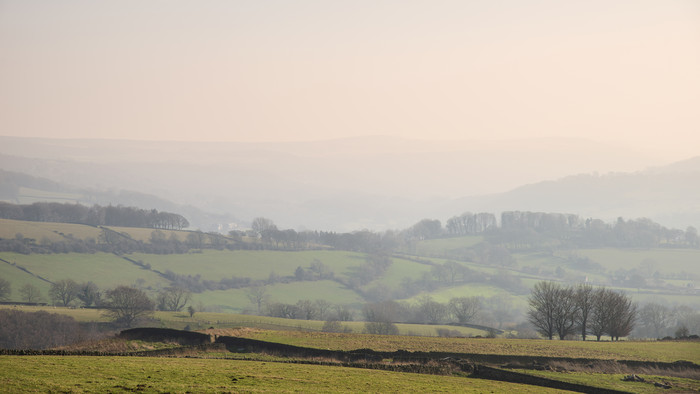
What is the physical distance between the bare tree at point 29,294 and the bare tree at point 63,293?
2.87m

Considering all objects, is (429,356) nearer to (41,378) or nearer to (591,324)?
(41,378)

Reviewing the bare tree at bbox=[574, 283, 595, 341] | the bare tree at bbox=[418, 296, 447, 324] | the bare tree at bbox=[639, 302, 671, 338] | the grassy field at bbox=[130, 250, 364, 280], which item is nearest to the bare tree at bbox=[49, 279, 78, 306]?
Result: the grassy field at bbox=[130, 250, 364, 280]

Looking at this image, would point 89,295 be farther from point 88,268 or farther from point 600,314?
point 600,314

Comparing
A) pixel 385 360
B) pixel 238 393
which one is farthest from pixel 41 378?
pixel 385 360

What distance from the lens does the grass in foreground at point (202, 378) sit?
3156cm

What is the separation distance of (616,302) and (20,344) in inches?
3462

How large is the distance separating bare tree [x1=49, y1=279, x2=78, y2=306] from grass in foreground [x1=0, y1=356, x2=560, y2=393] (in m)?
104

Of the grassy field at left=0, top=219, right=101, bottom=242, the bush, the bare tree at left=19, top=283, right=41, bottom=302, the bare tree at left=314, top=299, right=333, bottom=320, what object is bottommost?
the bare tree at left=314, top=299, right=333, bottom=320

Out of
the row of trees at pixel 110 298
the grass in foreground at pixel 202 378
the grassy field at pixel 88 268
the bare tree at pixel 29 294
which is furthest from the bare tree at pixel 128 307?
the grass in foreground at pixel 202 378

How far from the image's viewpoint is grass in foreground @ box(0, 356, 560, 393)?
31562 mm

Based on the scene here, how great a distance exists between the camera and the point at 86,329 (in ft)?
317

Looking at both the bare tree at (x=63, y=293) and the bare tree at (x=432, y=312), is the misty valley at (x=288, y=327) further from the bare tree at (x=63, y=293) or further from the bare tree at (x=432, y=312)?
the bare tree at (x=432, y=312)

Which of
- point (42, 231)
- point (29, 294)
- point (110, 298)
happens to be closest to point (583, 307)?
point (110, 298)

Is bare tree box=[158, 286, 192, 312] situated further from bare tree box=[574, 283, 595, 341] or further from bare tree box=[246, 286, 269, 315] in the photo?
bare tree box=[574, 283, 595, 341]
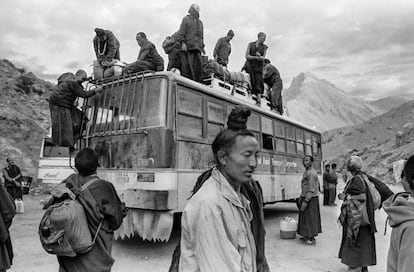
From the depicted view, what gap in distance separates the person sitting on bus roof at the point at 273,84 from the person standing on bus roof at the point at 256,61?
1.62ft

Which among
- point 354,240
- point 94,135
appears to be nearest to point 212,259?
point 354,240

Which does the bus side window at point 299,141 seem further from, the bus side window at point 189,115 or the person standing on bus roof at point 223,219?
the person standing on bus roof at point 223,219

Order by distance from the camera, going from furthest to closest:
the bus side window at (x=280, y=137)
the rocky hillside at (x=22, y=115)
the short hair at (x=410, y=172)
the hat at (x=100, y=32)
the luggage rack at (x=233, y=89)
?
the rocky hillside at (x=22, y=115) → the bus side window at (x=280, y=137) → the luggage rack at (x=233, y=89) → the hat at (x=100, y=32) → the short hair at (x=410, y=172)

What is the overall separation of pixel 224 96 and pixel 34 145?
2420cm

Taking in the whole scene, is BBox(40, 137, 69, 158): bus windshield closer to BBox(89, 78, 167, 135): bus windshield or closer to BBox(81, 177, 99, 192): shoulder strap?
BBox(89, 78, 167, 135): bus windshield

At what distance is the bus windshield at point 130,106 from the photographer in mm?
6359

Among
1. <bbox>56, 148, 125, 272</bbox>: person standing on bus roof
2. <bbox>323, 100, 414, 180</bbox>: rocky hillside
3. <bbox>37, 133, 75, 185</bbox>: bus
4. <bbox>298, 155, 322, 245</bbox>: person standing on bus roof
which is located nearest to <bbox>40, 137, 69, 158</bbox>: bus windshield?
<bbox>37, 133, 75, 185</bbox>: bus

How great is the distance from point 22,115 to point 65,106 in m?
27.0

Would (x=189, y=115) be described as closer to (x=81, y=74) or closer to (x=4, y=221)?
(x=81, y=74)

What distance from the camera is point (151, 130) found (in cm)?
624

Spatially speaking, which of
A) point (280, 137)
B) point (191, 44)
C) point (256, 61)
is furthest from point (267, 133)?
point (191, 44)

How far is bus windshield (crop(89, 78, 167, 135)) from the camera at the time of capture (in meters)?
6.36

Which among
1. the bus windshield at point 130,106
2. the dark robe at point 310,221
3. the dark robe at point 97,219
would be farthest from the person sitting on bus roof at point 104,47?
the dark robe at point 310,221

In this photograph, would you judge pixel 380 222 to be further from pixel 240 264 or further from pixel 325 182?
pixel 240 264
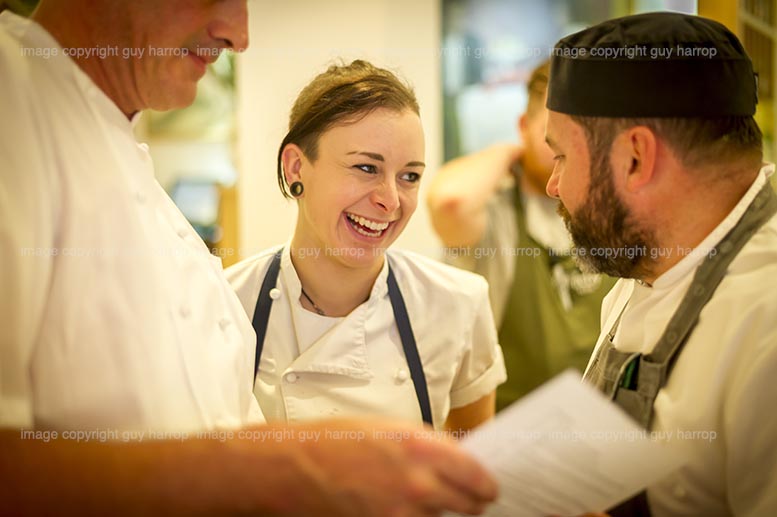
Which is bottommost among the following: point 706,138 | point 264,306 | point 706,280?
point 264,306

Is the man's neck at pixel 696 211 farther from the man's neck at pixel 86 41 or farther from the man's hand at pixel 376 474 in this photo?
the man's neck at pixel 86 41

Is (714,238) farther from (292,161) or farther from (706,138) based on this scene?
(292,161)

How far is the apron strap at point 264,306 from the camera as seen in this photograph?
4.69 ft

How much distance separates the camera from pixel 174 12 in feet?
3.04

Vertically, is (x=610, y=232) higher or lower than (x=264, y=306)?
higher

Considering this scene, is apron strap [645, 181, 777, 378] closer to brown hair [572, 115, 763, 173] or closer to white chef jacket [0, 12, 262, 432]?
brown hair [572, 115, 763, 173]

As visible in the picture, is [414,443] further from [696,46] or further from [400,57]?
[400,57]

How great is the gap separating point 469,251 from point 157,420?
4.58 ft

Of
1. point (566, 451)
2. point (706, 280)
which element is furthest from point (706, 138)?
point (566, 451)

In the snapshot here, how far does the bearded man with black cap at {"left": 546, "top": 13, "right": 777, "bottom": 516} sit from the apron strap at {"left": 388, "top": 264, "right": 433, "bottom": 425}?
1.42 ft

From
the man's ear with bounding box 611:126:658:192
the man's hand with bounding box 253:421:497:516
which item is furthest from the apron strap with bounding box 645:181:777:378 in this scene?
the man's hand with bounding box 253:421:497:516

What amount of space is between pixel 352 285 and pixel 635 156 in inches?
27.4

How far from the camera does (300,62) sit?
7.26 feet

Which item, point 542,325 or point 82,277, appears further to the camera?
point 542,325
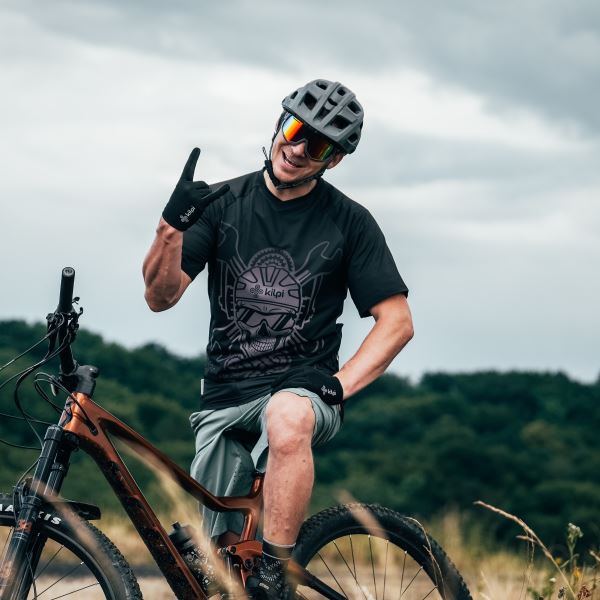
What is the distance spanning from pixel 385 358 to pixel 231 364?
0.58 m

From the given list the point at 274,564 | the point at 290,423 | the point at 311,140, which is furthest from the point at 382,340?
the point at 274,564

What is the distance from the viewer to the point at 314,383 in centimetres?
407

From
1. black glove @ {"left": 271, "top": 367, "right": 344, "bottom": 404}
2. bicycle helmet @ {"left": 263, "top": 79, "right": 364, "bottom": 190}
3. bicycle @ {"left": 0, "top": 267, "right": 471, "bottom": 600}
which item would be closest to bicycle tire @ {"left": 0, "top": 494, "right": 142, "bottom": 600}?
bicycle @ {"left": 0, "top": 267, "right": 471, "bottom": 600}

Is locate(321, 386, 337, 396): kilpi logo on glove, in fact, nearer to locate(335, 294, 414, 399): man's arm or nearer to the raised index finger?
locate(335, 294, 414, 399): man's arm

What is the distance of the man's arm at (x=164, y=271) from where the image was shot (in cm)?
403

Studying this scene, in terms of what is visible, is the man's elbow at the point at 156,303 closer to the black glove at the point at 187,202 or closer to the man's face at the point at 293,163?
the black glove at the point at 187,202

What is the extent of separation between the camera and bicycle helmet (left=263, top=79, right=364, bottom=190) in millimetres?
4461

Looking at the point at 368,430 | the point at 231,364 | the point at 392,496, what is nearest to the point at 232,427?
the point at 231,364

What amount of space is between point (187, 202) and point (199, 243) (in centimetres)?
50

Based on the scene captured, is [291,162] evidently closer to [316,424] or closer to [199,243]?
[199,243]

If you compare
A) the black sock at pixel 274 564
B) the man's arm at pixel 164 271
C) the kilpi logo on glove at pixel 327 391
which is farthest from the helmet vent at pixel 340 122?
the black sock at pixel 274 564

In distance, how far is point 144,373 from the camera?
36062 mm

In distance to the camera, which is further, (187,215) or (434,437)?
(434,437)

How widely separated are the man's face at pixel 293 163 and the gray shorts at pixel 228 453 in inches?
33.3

------------------------------------------------------------------------

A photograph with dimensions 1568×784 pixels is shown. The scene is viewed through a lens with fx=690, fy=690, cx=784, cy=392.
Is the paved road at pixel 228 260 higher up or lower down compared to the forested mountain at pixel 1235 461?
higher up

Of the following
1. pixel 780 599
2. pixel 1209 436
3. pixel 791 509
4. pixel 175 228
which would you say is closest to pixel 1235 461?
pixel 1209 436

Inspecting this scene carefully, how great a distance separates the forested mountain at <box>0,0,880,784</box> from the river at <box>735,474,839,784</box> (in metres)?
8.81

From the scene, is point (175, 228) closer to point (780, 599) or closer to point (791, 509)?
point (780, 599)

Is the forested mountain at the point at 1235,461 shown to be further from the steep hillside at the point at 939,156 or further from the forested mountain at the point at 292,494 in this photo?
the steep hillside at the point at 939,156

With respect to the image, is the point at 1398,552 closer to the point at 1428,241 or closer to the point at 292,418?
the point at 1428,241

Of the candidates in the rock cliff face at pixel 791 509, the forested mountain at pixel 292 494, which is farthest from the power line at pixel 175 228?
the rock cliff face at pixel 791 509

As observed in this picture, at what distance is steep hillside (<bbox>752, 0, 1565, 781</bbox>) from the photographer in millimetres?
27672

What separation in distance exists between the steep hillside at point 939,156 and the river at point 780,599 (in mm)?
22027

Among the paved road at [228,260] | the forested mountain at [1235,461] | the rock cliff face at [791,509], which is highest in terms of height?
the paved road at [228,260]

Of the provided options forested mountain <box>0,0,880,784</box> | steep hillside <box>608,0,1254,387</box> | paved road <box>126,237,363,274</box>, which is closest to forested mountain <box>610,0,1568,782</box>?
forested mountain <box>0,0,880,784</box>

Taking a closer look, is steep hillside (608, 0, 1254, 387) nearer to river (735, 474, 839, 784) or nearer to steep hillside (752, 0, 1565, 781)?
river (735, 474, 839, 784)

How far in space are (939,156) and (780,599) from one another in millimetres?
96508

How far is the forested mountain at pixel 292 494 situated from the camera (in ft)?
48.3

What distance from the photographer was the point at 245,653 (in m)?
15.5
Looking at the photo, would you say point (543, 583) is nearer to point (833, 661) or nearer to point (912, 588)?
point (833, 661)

------------------------------------------------------------------------

[WHAT THE EXERCISE ASKS] Gather every line of the rows above that contains the string "lens" and copy each one out in full. Case counts.

[EXERCISE RESPONSE]
What distance from the lens does the grass in foreground at point (202, 378) sit?
A photograph with dimensions 1568×784 pixels is shown. The scene is viewed through a lens with fx=690, fy=690, cx=784, cy=392.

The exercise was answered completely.